Analisando detidamente os dados acima explanados, questiona-se: sobre qual pele recaem os efeitos de tamanha desigualdade? Quais grupos levam nas costas o peso dessa disparidade? E, principalmente, como se dá a perpetuação de um sistema tão desigual? De onde vem tanto para uns e tão pouco, ou nada, para outros?

É claro que, ao se falar de desigualdade, o processo de acumulação de riquezas da população abastarda vem de uma herança escravocrata, “a herança da escravidão se expressa nas instituições e nos lugares ocupados pelos brancos. Um período de exploração, tanto dos recursos quanto das pessoas” (Entrevista com CIDA, Bento, por RUPP, Isadora. NEXO, 2022)

Ao ver como essas riquezas foram sendo acumuladas, tem-se o retrato do hoje e de como é penalizada a população hipossuficiente, em um sistema convenientemente estabelecido e mantido pela desigualdade, são homens e mulheres negras, são pessoas à margem da sociedade que carregam o peso do sistema capitalista, que sobrevivem com o mínimo, já dizia sabidamente Cida bento (Entrevista com CIDA, Bento, por RUPP, Isadora. NEXO, 2022):

uma sociedade que se alimenta do lucro e do preconceito de raça vendido como liberalismo meritocrático. O capitalismo se desenvolveu a partir da utilização de raça e sexo como critérios de segmentos que foram mais explorados, ganharam menos ou ficaram ausentes (Bento, 2022, p.). 

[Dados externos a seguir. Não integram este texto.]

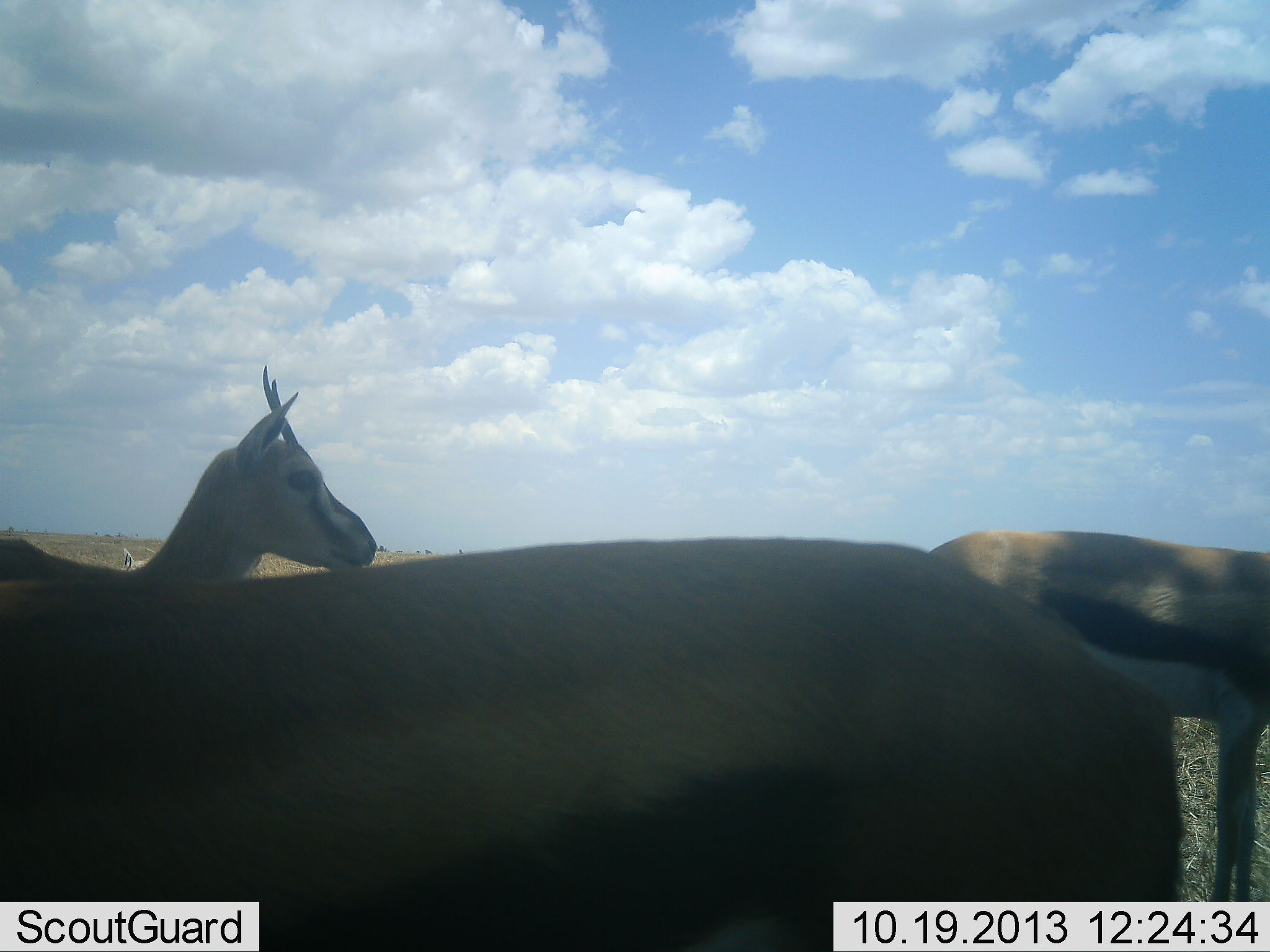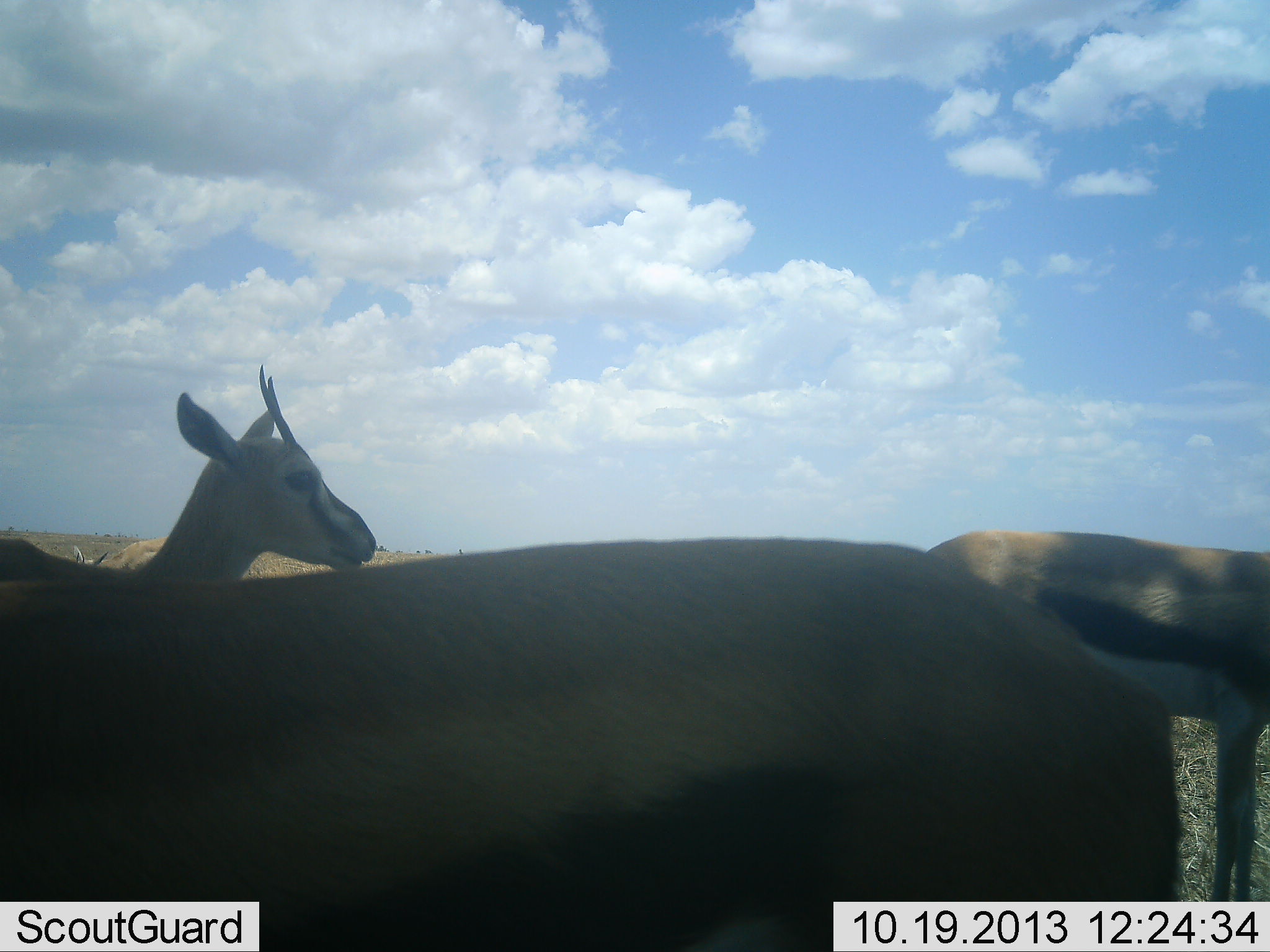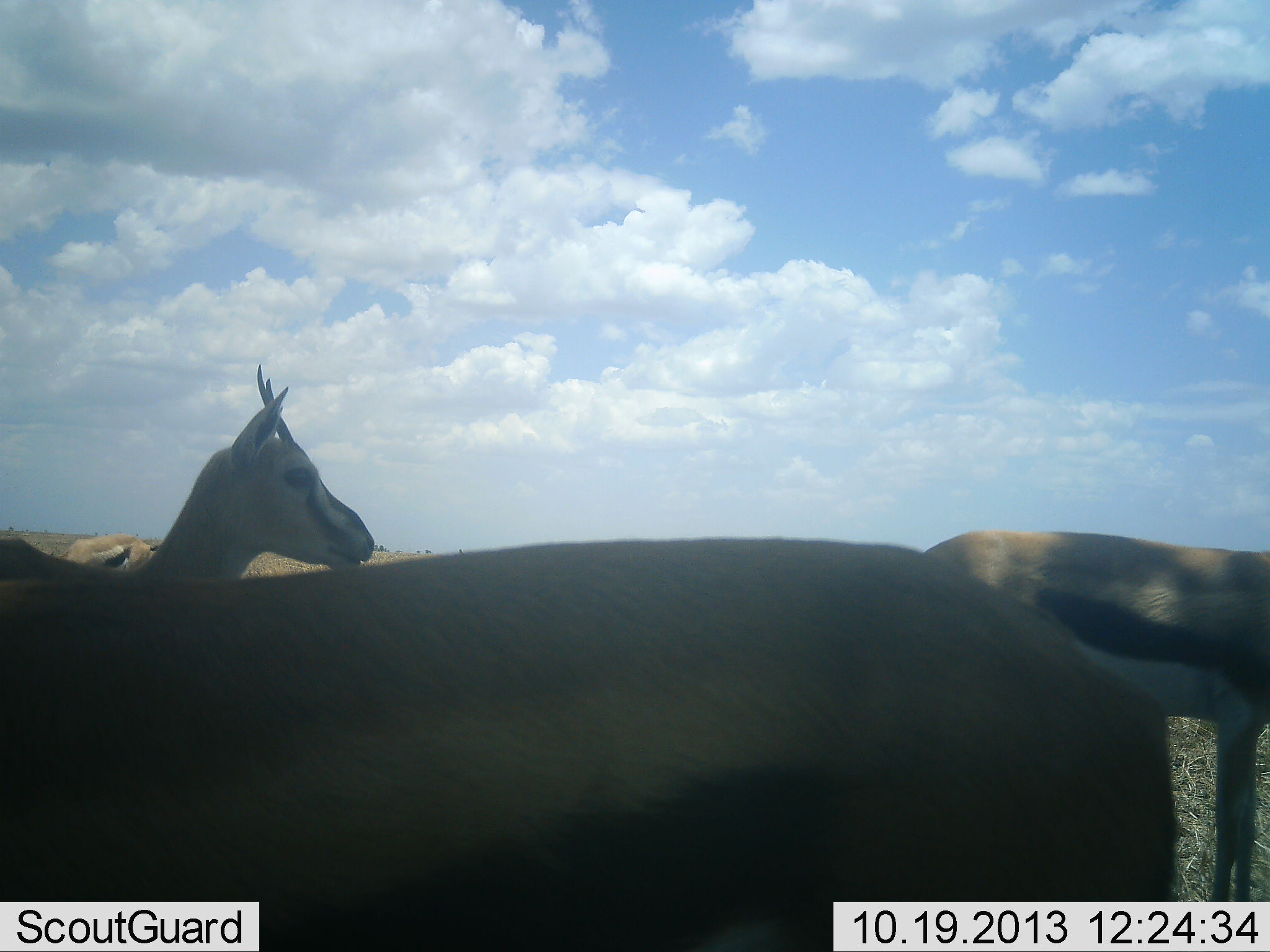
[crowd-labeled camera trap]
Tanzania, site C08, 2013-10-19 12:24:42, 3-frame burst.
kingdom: Animalia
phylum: Chordata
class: Mammalia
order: Artiodactyla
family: Bovidae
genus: Eudorcas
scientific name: Eudorcas thomsonii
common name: thomson's gazelle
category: gazellethomsons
Gazellethomsons (thomson's gazelle) (Eudorcas thomsonii), count 4. Behavior (volunteer vote fractions): standing 100%, resting 0%, moving 44%, interacting 0%. Young present (vote fraction): 0%. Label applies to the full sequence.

É notório que a história do nosso país (Brasil) carrega uma dívida para com a população negra, que sistemas de cotas e incentivos do governo tidos como mecanismo reparadores dessa história, se tornam frágeis tapa buracos, pois foram quase 400 (quatrocentos) anos de escravidão em um país com pouco mais que 500 (quinhentos) anos:

“Por 388 anos o Brasil teve sua economia ligada ao trabalho escravo: extração de ouro e pedras preciosas, cana-de-açúcar, criação de gado e plantação de café. A mão de obra escrava era a força motriz dessas atividades econômicas. E os fazendeiros tornaram-se o grande sustentáculo econômico do regime imperial.”(PENNA, Senado notícias, 2019); 

Se você questionar onde se concentra a maior parte da população negra, qual a renda, mercado de trabalho disponível, cargos ocupados e funções desempenhadas, quais serão? Tem-se aqui como resposta o pior recorte social possível, são subalternizados, marginalizados, explorados. Esquecidos à mercê de um sistema que não os enxerga. Gente que necessita! Que a fome é a realidade diária, que falta recurso, onde sequer as necessidades básicas são supridas, que falta dignidade à pessoa humana e, é por meio desse necessitar, que são mantidos nesses espaços subalternos, cativos não só em sentido figurado, mas infelizmente no terror literal da palavra.

A partir do sistema capitalista, onde se tornam escravos remunerados por “trocados” que mal suprem as míseras necessidades, de onde estão tão imersos que não se tem tempo para pensar ou questionar, quiçá modificar tais estruturas, sem grandes chances de ascenderem, pois as portas abertas são mínimas, as oportunidades de crescimento escassas e longe dessa realidade, regadas pelo dissimulado mito da democracia, mito esse que impede a consciência objetiva do racismo e o conhecimento direto de suas práticas concretas. O mito da democracia racial se baseia na crença historicamente construída sobre a miscigenação, mas Gonzales (2018, p.110) advertia que “Na verdade, o grande contingente de brasileiros mestiços resultou de estupro, de violentação, de manipulação sexual da escrava etc.”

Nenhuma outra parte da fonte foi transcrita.